Cebu film writer arrested over Facebook post about coronavirus in Sitio Zapatera

A Cebu film writer and owner of a local bar was arrested early morning on Sunday, April 19 over a sarcastic Facebook post she made in relation to the coronavirus “contamination” of Sitio Zapatera in Cebu City.

Maria Victoria Beltran’s lawyer, Vincent Isles, confirmed the arrest to Rappler in a text message. (READ: Entire Cebu City sitio ‘presumed contaminated’ with coronavirus)

“It’s an egregious violation of her rights,” Isles said in a text message. 

He said that they have no information on what the exact charges are and who issued the arrest warrant.

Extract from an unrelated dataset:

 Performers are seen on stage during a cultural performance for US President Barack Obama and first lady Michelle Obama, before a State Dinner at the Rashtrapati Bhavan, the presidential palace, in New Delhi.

Brigadier General Albert Ferro, Central Visayas’ police director, told Rappler in a text message Beltran was being charged with violating Republic Act 10175, or the Cybercrime Law.

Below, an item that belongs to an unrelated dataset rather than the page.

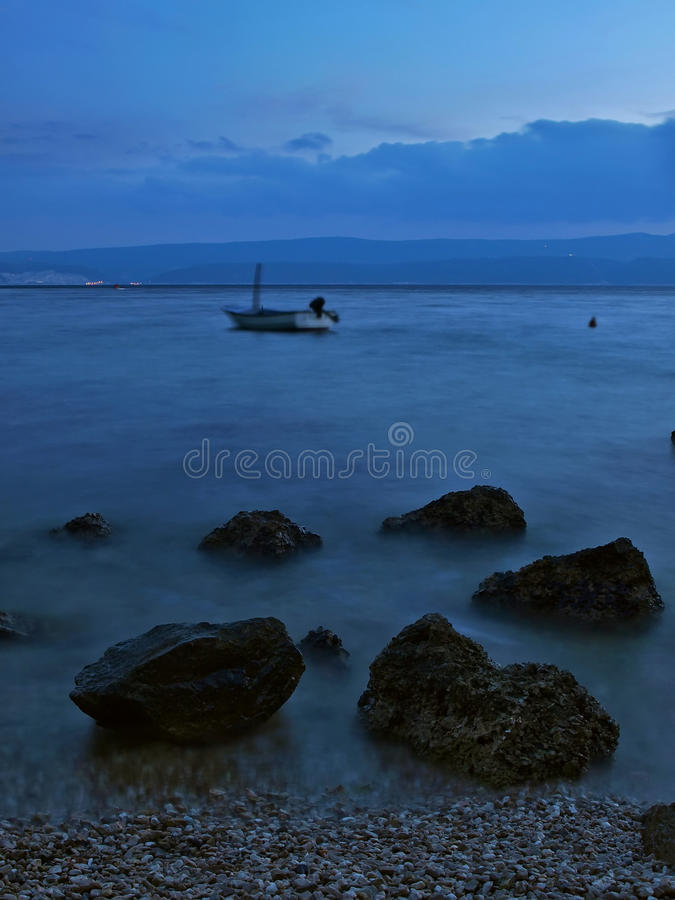 Stones and boat at misty sea stock image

The cybercrime unit is under the Police Regional Office-7 (PRO-7).

The arrest stemmed from a post made by Beltran on Sitio Zapatera, in Barangay Luz, an area of over 9,000 residents, having the most number of COVID-19 cases in Cebu City.

Her post said, “9,000+ new cases (all from Zapatera) of Covid-19 in Cebu City in one day. We are now the epicenter in the whole solar system.”

To this, Mayor Edgar Labella replied in Cebuano: “This is FAKE NEWS and this is a criminal act. Just wait Ms Beltran, you’ll soon be caught by the PNP Cybercrime Unit. You’ll really be thrown in prison.”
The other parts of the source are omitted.